Only the distribution of personal, not real, property is in issue on this appeal.
There are two possible bases for the trial court's disposition of the stereo, both of which in our view are, however, erroneous. The first, upon which the husband relies, is that the reason this issue was not considered in the verbal settlement agreement was that the building containing the stereo was separate from, but adjoining, the dwelling house itself. This argument is without merit. Among the definitions of the term "dwelling house" contained in Black's Law Dictionary, 596 (4th Ed. 1968) is "the apartment or building, or group of buildings, occupied by a family as a place of residence." The definition is expanded upon as follows: "`Dwelling house' is a very flexible term. Its meaning depends not only on context, but on the determination of the courts not to permit public policy or justice to be defeated by a word. `Dwelling house' often means any building within the curtilage." Id.
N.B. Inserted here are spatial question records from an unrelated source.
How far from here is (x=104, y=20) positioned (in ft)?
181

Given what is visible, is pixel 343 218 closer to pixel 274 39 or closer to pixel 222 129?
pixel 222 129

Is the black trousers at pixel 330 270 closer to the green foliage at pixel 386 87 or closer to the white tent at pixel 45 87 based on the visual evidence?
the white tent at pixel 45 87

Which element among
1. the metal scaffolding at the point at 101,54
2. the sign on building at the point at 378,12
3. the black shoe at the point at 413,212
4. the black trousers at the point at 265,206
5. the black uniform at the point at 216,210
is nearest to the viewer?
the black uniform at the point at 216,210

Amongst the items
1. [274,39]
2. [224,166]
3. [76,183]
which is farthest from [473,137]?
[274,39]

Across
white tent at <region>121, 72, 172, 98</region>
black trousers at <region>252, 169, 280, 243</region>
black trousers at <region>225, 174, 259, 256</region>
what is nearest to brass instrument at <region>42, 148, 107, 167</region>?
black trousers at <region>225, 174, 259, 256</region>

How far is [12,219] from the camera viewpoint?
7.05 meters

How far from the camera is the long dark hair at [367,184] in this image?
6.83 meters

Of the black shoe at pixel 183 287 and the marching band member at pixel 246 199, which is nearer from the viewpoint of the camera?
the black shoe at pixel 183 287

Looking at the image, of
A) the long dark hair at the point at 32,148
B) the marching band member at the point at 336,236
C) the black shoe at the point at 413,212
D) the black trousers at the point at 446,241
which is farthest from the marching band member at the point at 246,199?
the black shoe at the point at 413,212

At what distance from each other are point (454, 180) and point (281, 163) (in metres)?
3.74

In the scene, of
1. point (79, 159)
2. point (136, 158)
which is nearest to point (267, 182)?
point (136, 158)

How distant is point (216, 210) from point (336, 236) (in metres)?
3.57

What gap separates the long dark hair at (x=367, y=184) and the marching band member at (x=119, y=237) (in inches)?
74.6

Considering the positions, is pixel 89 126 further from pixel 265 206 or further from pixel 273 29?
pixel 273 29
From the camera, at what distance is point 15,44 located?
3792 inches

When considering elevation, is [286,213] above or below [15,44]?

The second possible basis for the trial court's ruling may have been a misconception that the stereo had in fact been mentioned in the agreement. In fact, only the husband's stereo record collection had been agreed upon. The stereo itself was brought up for the first time in the husband's proposed final judgment. We tend to agree with the wife that the fact that the husband's record collection was specifically provided for in the agreement renders it highly unlikely that the failure to include the stereo was an unintended oversight. It appears from the record to be an afterthought by the husband. We would also point out that although the stereo is worth at least one thousand dollars, the husband's income is substantial, and he is better able to purchase another should he be so inclined than is the wife, who has a limited income. Since the husband did not raise and resolve this matter before agreeing to a property settlement, we think that, in fairness, he should not be permitted to vary the agreement at this late date.
The other point raised by appellant wife is without merit.
Accordingly, the portion of the final judgment of dissolution awarding the husband the stereo and stereo equipment is stricken. The judgment is affirmed in all other respects.
AFFIRMED in part and REVERSED in part.
HOBSON, Acting C.J., and OTT, J., concur.